Google Chrome is built with open source code from Chromium.

Except as otherwise noted, the content of this page is licensed under a Creative Commons Attribution 2.5 license, and examples are licensed under the BSD License.

Mac Detailed Status

This page will be kept up to date with the current focus areas for Chromium for Mac OS X so developers and observers can track its progress.

Goal: Beta

Now that we have continuous builds and a relatively stable dev-channel, our efforts are turning to a stable beta channel. for Google Chrome. The majority of the tracking for this milestone will be in the bug system, and as soon as we determine what it entails, we'll link the appropriate keyword queries here.

Our plan for beta is to have a very polished main-window experience with large, obvious features missing instead of a broad, partially-implemented experience where everything feels shoddy and half done. We feel this is a much better trade-off as it makes it very clear what is done and what is not. As a result, as new features are added or bugs are fixed, anything that doesn't look finished/polished stands out like a sore thumb and gets immediate attention. In the other world, it would blend into the general suck and we'd never tell when something regressed. So before you wonder why we're busy fixing "off-by-one" pixel issues in the OmniBox yet still don't have printing implemented, here's your answer.

Goal: Plug-ins

Plug-ins are drawing in TestShell (but not in Chromium) and we still need to hook up event handling. We are not supporting WebKit plugins (only NPAPI) because they require an NSView to be passed to the plug-in and this won't work at all with the renderer living in a separate process.

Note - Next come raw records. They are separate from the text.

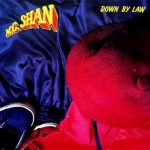 MC Shan – Down By Law (1987)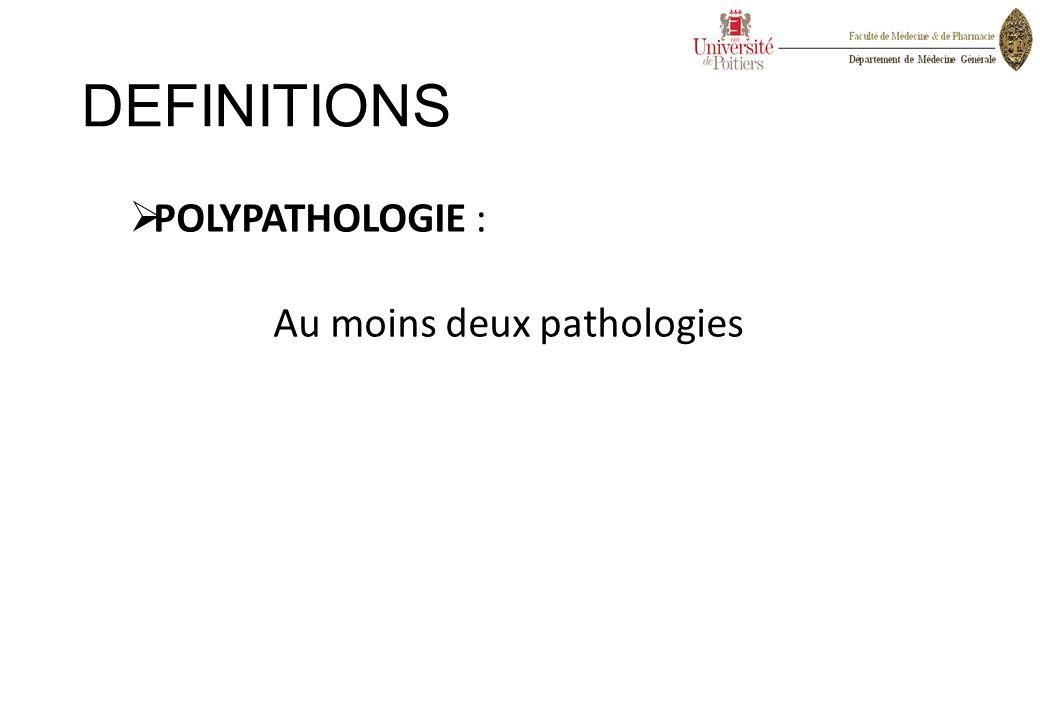 DEFINITIONS  POLYPATHOLOGIE : Au moins deux pathologies
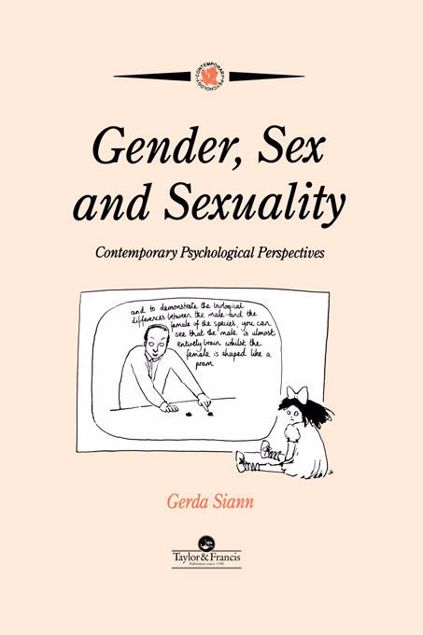 Picture of Gender, Sex and Sexuality: Contemporary Psychological Perspectives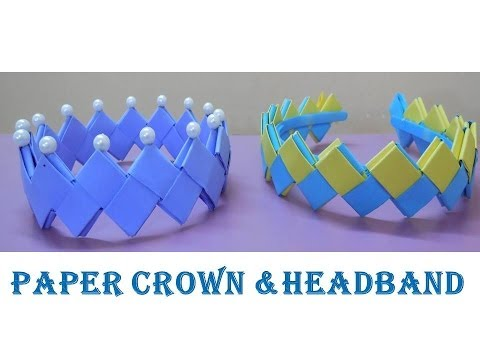 DIY - How to make Crown and Headband from paper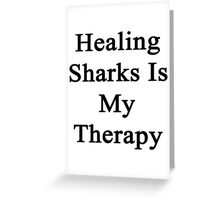 Healing Sharks Is My Therapy  Greeting Card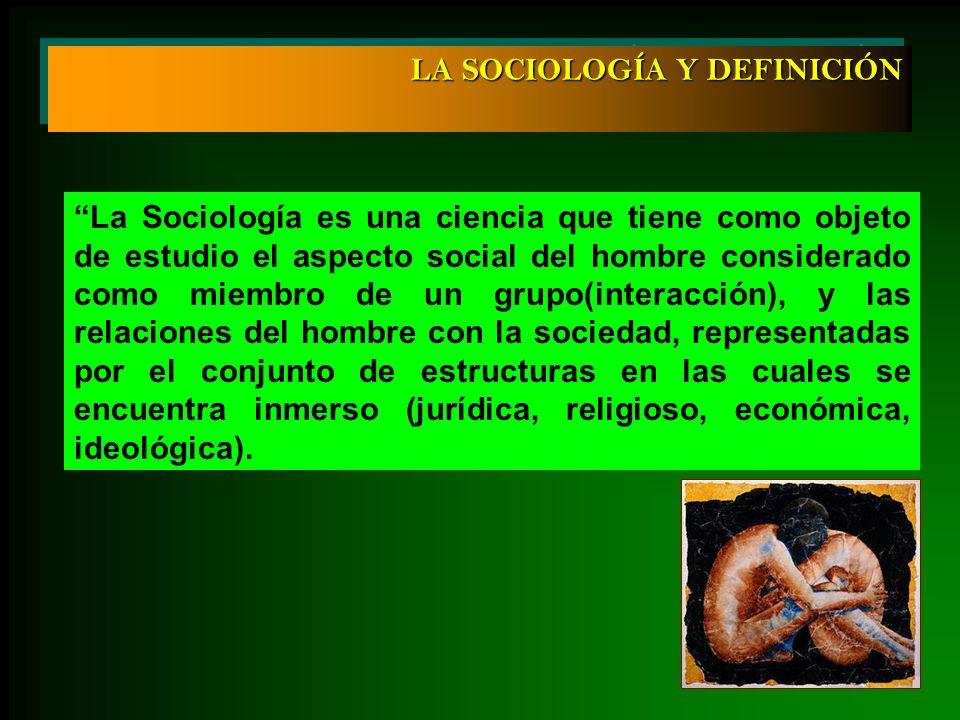 La Sociología es una ciencia que tiene como objeto de estudio el aspecto social del hombre considerado como miembro de un grupo(interacción), y las re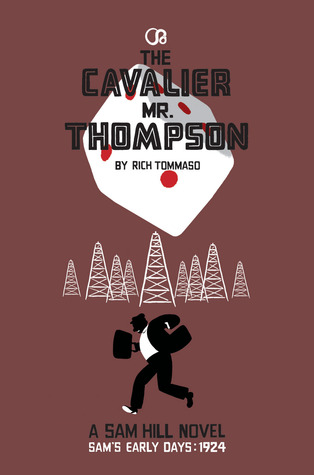 The Cavalier Mr. Thompson (Sam Hill) by Rich Tommaso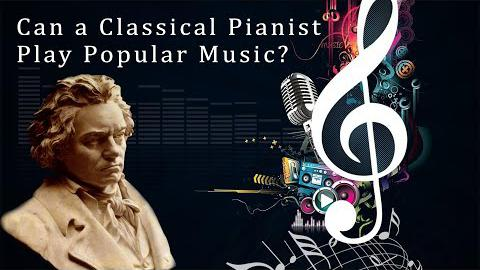 Can a Classical Pianist Play Popular Music?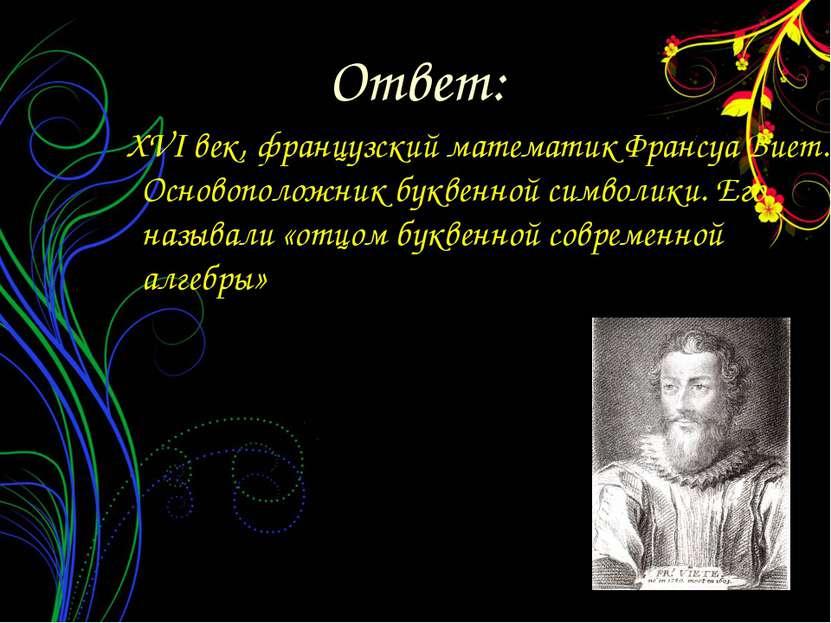 XVI век, французский математик Франсуа Виет. Основоположник буквенной символи...
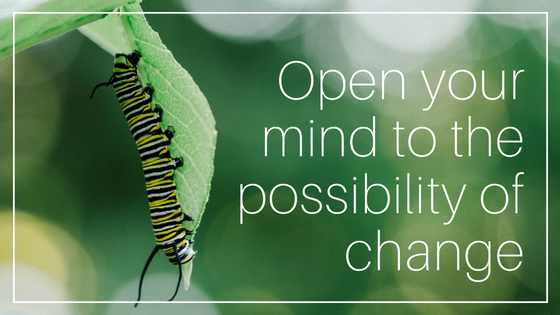 Open your mind to the possibility of change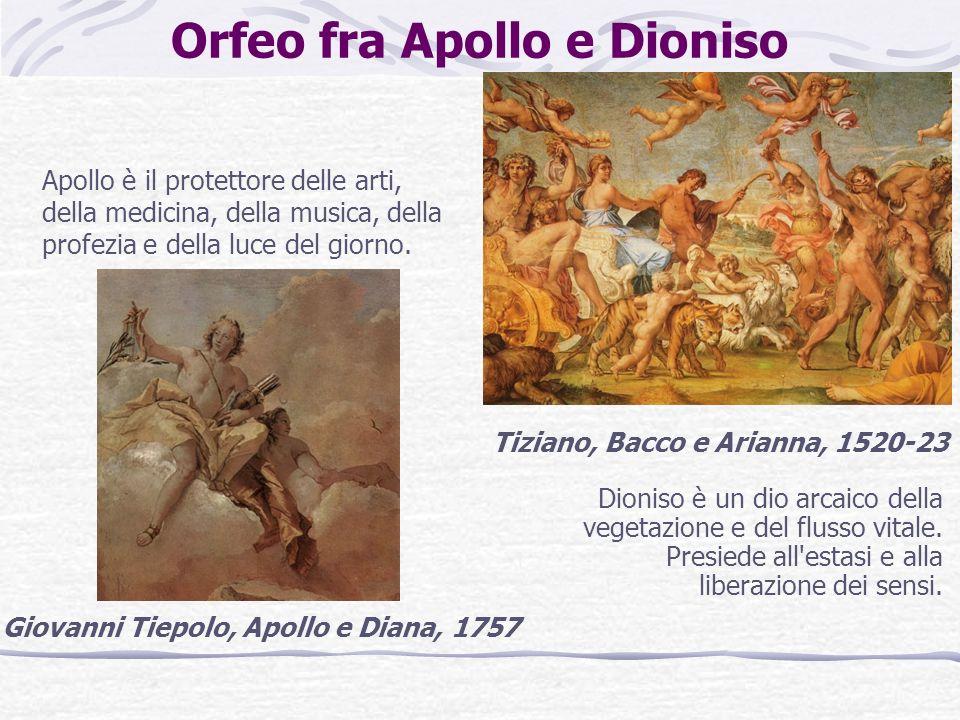 Orfeo fra Apollo e Dioniso Giovanni Tiepolo, Apollo e Diana, 1757 Apollo è il protettore delle arti, della medicina, della musica, della profezia e de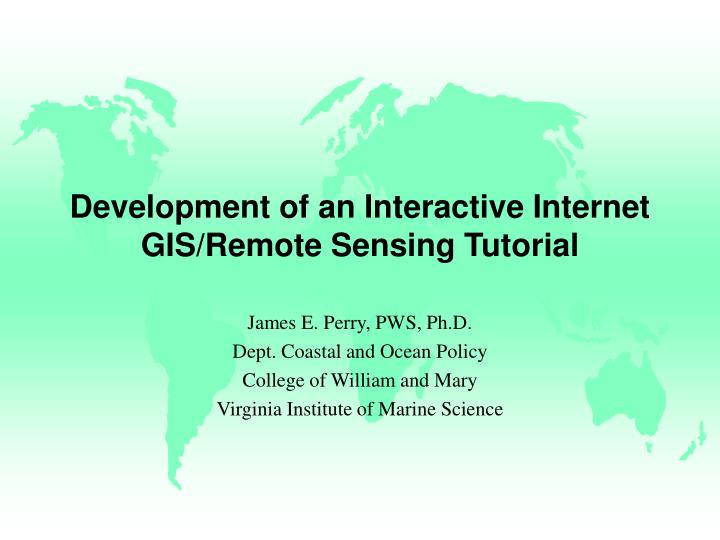 Development of an Interactive Internet GIS/Remote Sensing Tutorial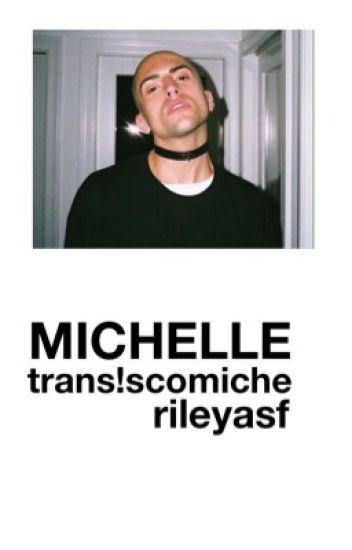 Michelle | Trans Scömìche DISCONTINUED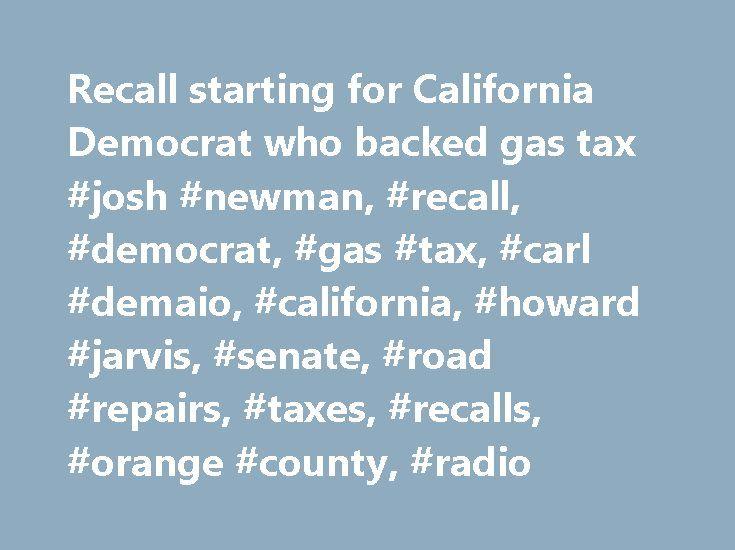 Recall starting for California Democrat who backed gas tax #josh #newman, #recall, #democrat, #gas #tax, #carl #demaio, #california, #howard #jarvis, #senate, #road #repairs, #taxes, #recalls, #orange #county, #radio http://ireland.remmont.com/recall-starting-for-california-democrat-who-backed-gas-tax-josh-newman-recall-democrat-gas-tax-carl-demaio-california-howard-jarvis-senate-road-repairs-taxes-recalls-orange/  # Gas tax vote prompts recall campaign against Southern California Democrat…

Important, but lesser goals:

TestShell

TestShell is a single-process test harness for the Chromium architecture. It serves several purposes which made it a good initial goal for the Mac effort:

  • It exercises the Chromium resource loaders to handle file and network i/o outside of WebCore, a first step to isolating the renderer
  • It exercises WebCore rendering into a bitmap instead of directly to a NSView, a requirement for multi-process display
  • Being single-process, it's significantly easier to debug rendering/layout issues before we get everything fully operational
  • It supports automated testing and unit testing

We are building WebCore using PLATFORM(CHROMIUM), and that works surprisingly well.

We are also building and running the test_shell_tests suite to test the glue layer and exercise the test harness.

Pass All WebKit Layout Tests

Currently, we are able to pass approximately 97% of the all-important WebKit layout tests (slightly less with pixel tests enabled)!! We have known issues with text fields not rendering with the correct width which throws off many of them, and the lack of plug-in support is another large batch of failures. The tests are running on the buildbots to ensure we don't regress anything.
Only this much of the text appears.